Facebook to Drop Its App for BlackBerry 10 OS

By Todd R. Weiss  |  Posted 2016-03-23 Print this article Print
BlackBerry 10, Facebook API, Facebook, social media apps, Web browsers, native support, Android, iOS, Gazzola, BlackBerry OS

BlackBerry users will still be able to access Facebook through a Web browser or through a Web Wrapper app.

BlackBerry OS users will soon lose the Facebook app for the BlackBerry 10 OS as Facebook drops support for the stand-alone app due to the platform's small market share.

With the demise of the Facebook app for BlackBerry OS, BlackBerry users will still be able to access the social media site through a Web browser on their smartphone or by using a Web Wrapper app that will provide a Web view of the Facebook platform, a Facebook spokesperson said. Users of BlackBerry Android phones such as the Priv (pictured) will still be able to access Facebook through an Android app.
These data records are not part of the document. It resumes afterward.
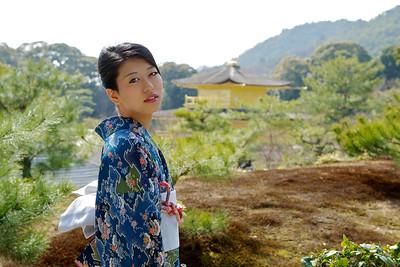 Beautiful Woman with Kimono  Japanese World Cultural Heritage Kinkaku-ji Temple in Kyoto  Posing in Front in full Sunshine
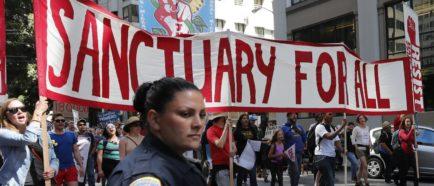 protesta marcha inmigrantes santuario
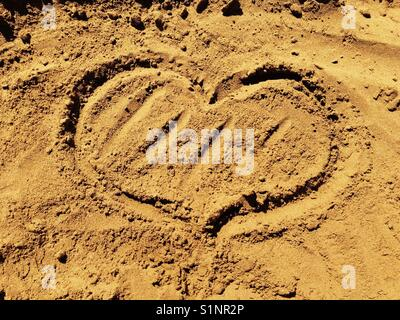 Heart drawn in red sand on Xi beach on Kefalonia - Stock Photo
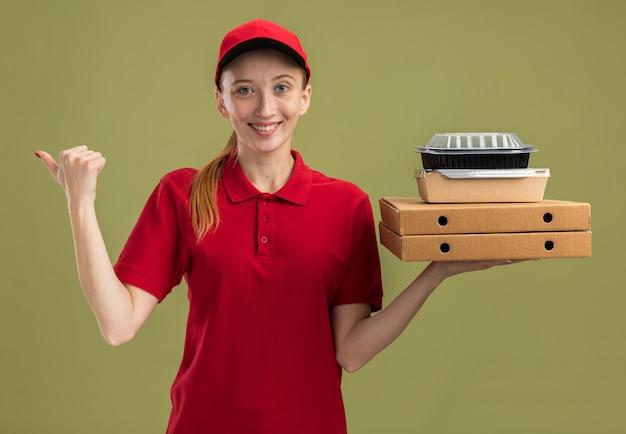 Jong bezorgmeisje in rood uniform en pet met pizzadozen en voedselpakketten glimlachend zelfverzekerd wijzend naar de zijkant over groene muur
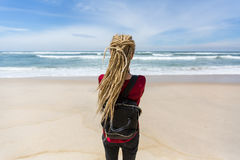 Young beautiful woman with blonde dreadlocks standing by the ocean. Stock Photography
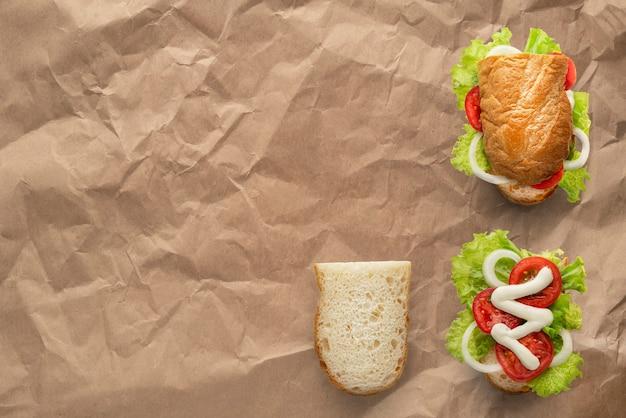 Vegetarisches sandwich-mockup-brot mit zwiebeln, tomaten und weißer mayonnaise-sauce latucce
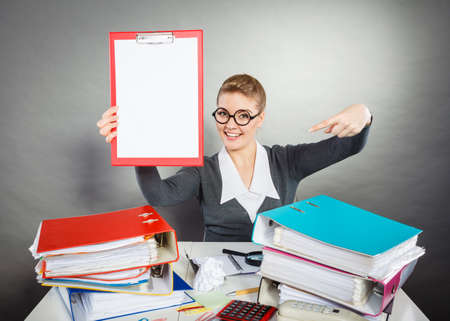 nerdy: Office nerdy job work documentation concept. Smiling woman pointing at binder. Young female gesturing at documents. Stock Photo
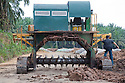 This machine is used to aerate the compost piles by turning them over. Empty fruit bunches (EFBs) left over from the palm oil mill process are recycled at a large on-site composting facility. The rich compost is then used to enrich the soil on the surrounding palm oil plantation. Owned by Kulim, the Sindora Palm Oil Mill and Plantation are green certified by the Roundtable on Sustainable Palm Oil (RSPO) for their environmental, economic, and socially sustainable practices. Johor Bahru, Malaysia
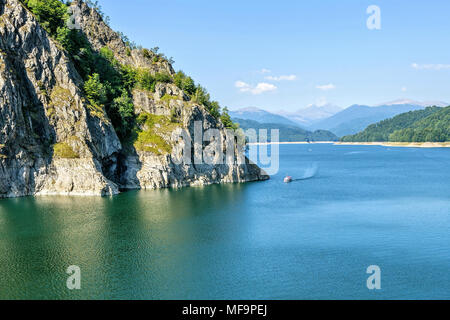Daylight view to Vidraru lake in Carpathian Mountains. Bright blue sky and green trees. Negative copy space, place for text. Transfagarasan, Romania - Stock Photo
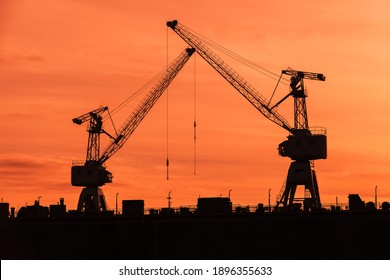 Port cranes silhouettes over red sunset sky, industrial transportation photo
"In order to give BlackBerry users the best Facebook experience with access to more features, we have decided to transition BlackBerry support from the BlackBerry native app to the Web Wrapper app," the Facebook spokesperson wrote in an email reply to an eWEEK inquiry. "We hope this improves the Facebook experience for BlackBerry users."

Facebook's decision comes about three weeks after WhatsApp, also owned by Facebook, announced in February that it will end support for BlackBerry, Nokia S40, Nokia Symbian S60, Android 2.2 and 2.1, and Windows Phone 7.1 mobile operating systems by the end of 2016 as the user bases for the platforms continued to shrink.

Lou Gazzola, senior marketing manager for developer relations at BlackBerry, wrote in a March 17 post on the Inside BlackBerry blog that his company is "extremely disappointed" with Facebook's decision, which came even after "we fought back to work with WhatsApp and Facebook to change their minds."

Gazzola suggested that BlackBerry users let Facebook know of their disdain for the company's decision by using the hashtag #ILoveBB10Apps on Twitter and communicating their disdain on other social media platforms. "Despite this, we have worked hard to ensure our end users have the best experience in light of this decision, and are continuing to search for alternate solutions," he wrote.

"Our commitment to BlackBerry 10 and to developers has not changed—we know our developer community continues to be one of the strongest proponents of BlackBerry 10 and they are creating thousands of apps every month," continued Gazzola.

The Facebook move comes as consumers continue to flock to Apple's iOS and Google's Android operating systems on a majority of mobile devices in the marketplace, and away from BlackBerry's operating system, according to an earlier eWEEK story.

When WhatsApp announced its move away from BlackBerry 10 in February it said that the smartphone market had changed drastically since it began WhatsApp in 2009, when about 70 percent of smartphones sold at the time had operating systems offered by BlackBerry and Nokia. About 99.5 percent of mobile devices today use Google Android, Apple and Microsoft operating systems.

WhatsApp was acquired by Facebook in February 2014 for about $4 billion in cash and $12 billion in stock, according to an earlier eWEEK report. WhatsApp Messenger is a cross-platform mobile messaging app that allows users to exchange messages without having to pay separately for Short Message Service (SMS). Santa Clara, Calif.-based WhatsApp launched in 2009 and recently reported that it has about 1 billion monthly users.